*** Opening of Given text ***

TV

Posted: Mon., Aug. 17, 1992

Never Say Die: The Pursuit of Eternal Youth

 ((Mon. (17), 9:30-10:30 p.m., HBO))

A Home Box Office production. Produced, directed, written and narrated by Antony Thomas.
 
The underlying theme of this interesting hourlong docu is that people fear change because they fear death. And so it's not surprising the lengths to which they will go to stave off the inevitable.

Documentarian Antony Thomas has traveled through Europe and America in search of how different people approach fears about aging.

Each year, Americans spend approximately $ 4 billion on anti-aging pills, lotions and potions, pursuing the much-idealized image of youth.

This country boasts everything from longevity centers to groups such as the Eternal Flame Foundation, believers in the notion that the human will is stronger than nature -- that people can actually will themselves not to die.

Thomas interviews practitioners at the ALCOR Life Extension Foundation, which houses people's bodies, or sometimes just their heads, in frozen suspension. At $ 35,000 per head, or $ 140,000 per body, people are frozen shortly after death in the hopes that future generations will be able to clone their bodies and reanimate their brains.

The docu follows the experiences of a 48-year-old woman who opts for a facelift a year after her divorce, interviewing her before the surgery, during it -- which is tough watching -- and then afterward.

*** Close of Given text ***

* Task 1:
Would you transcribe the review of the HBO anti-aging documentary word for word, starting with "The docu follows" and going on through "and then afterward."?
* Task 2:
Which dollar amounts appear in the review of the HBO anti-aging documentary? List every one.
* Task 3:
Take the review of the HBO anti-aging documentary further, continuing on from its final sentence.

*** Opening of The data ***

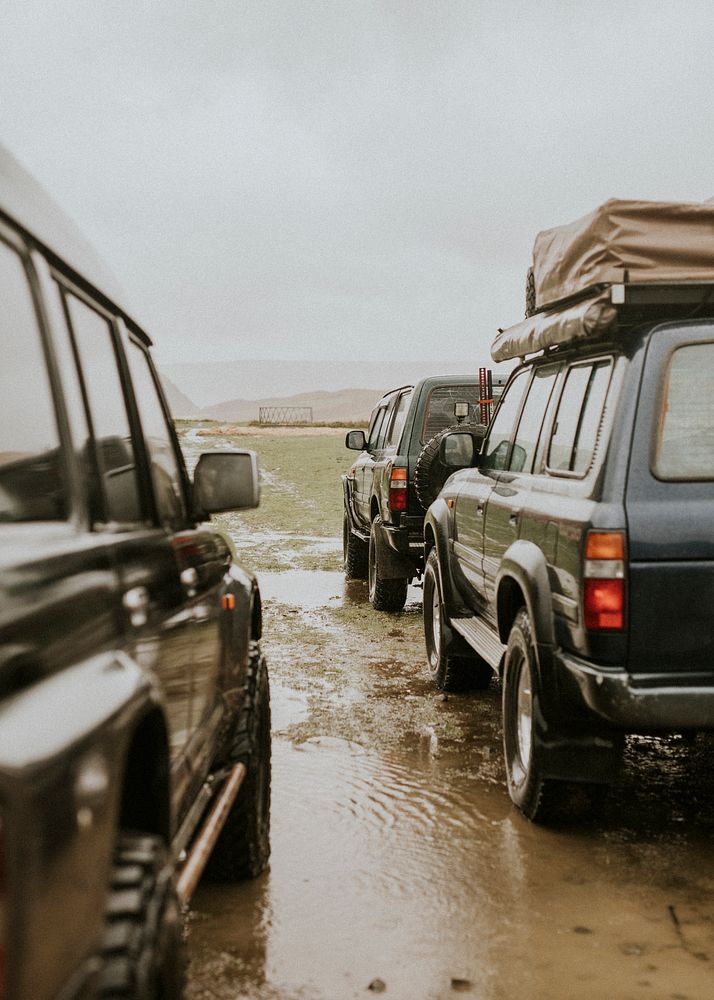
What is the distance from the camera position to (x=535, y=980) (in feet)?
11.3

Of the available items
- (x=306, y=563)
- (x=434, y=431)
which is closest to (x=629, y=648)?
(x=434, y=431)

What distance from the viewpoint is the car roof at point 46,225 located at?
208 centimetres

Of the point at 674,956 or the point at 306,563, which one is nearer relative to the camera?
the point at 674,956

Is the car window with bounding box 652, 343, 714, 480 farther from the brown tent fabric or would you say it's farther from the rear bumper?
the rear bumper

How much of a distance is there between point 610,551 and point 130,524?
1926 mm

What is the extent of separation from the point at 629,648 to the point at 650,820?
120 centimetres

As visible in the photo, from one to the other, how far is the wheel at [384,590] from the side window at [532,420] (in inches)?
167

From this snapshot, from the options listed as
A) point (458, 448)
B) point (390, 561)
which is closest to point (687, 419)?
point (458, 448)

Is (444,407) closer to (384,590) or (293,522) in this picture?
(384,590)

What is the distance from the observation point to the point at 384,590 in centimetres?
1020

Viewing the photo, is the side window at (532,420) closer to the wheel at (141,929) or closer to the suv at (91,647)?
the suv at (91,647)

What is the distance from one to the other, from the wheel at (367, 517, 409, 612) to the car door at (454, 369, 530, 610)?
10.7ft

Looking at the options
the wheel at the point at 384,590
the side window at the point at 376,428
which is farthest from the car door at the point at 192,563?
the side window at the point at 376,428

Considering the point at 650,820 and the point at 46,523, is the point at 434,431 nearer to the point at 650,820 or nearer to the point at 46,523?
the point at 650,820
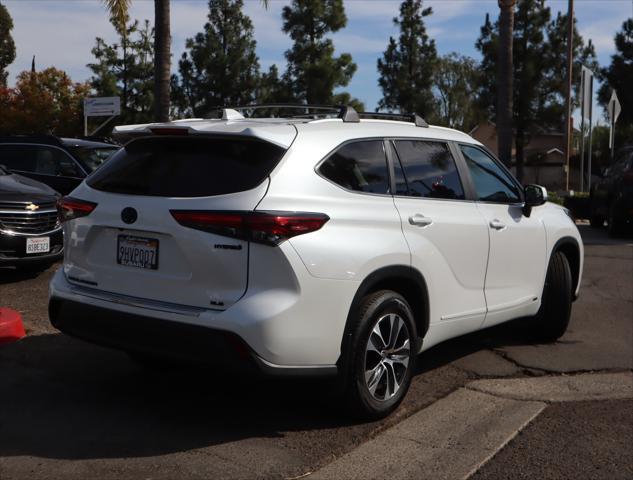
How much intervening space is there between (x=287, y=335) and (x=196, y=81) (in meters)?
37.8

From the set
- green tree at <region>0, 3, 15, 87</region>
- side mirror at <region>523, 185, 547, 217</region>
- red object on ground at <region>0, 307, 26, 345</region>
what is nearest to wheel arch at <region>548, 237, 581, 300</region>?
side mirror at <region>523, 185, 547, 217</region>

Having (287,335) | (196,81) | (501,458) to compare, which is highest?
(196,81)

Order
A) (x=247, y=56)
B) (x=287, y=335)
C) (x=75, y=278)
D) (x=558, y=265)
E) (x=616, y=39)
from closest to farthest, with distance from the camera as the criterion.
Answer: (x=287, y=335) < (x=75, y=278) < (x=558, y=265) < (x=247, y=56) < (x=616, y=39)

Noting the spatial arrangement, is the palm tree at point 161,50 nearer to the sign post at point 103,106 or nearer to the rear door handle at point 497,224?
the rear door handle at point 497,224

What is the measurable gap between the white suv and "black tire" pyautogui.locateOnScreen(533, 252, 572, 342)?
1.49 m

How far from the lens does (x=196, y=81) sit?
4038cm

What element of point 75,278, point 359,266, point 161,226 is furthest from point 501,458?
point 75,278

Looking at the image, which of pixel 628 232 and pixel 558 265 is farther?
pixel 628 232

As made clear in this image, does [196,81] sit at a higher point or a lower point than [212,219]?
higher

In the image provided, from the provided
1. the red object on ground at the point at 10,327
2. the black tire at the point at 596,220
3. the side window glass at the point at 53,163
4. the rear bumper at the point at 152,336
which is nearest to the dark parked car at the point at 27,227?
the side window glass at the point at 53,163

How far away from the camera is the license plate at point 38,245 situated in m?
8.52

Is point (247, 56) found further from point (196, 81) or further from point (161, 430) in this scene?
point (161, 430)

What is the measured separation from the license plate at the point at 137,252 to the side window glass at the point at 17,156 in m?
7.62

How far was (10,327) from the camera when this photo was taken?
19.9 ft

*** Close of The data ***

* Task response 1:
The docu follows the experiences of a 48-year-old woman who opts for a facelift a year after her divorce, interviewing her before the surgery, during it -- which is tough watching -- and then afterward.

* Task response 2:
$ 4 billion
$ 35,000
$ 140,000

* Task response 3:
While documentarian Thomas takes a straightforward examination of the multitude of ways people are trying to stay young and alive -- from surgery to vitamins to dieting to DNA genetic research -- the special ultimately offers a poignant insight into a very basic fear.

Docu also addresses the issues that could face future generations should lives be drastically extended through scientific intervention. Overcrowding of the planet and the alteration of the natural cycle, for example, are discussed.

Not surprisingly, Europeans and Americans tend to look at aging somewhat differently, according to Thomas' research.

While Europeans also pursue remedies for better health over a longer period of their lives, they also tend to integrate the elderly into their everyday lives. Americans, on the other hand, often shuttle the very old to convalescent homes.

Thomas never loses sight of the irony in all of these prescribed cures for old age, which gives the special a well-rounded perspective. It is simply fascinating viewing.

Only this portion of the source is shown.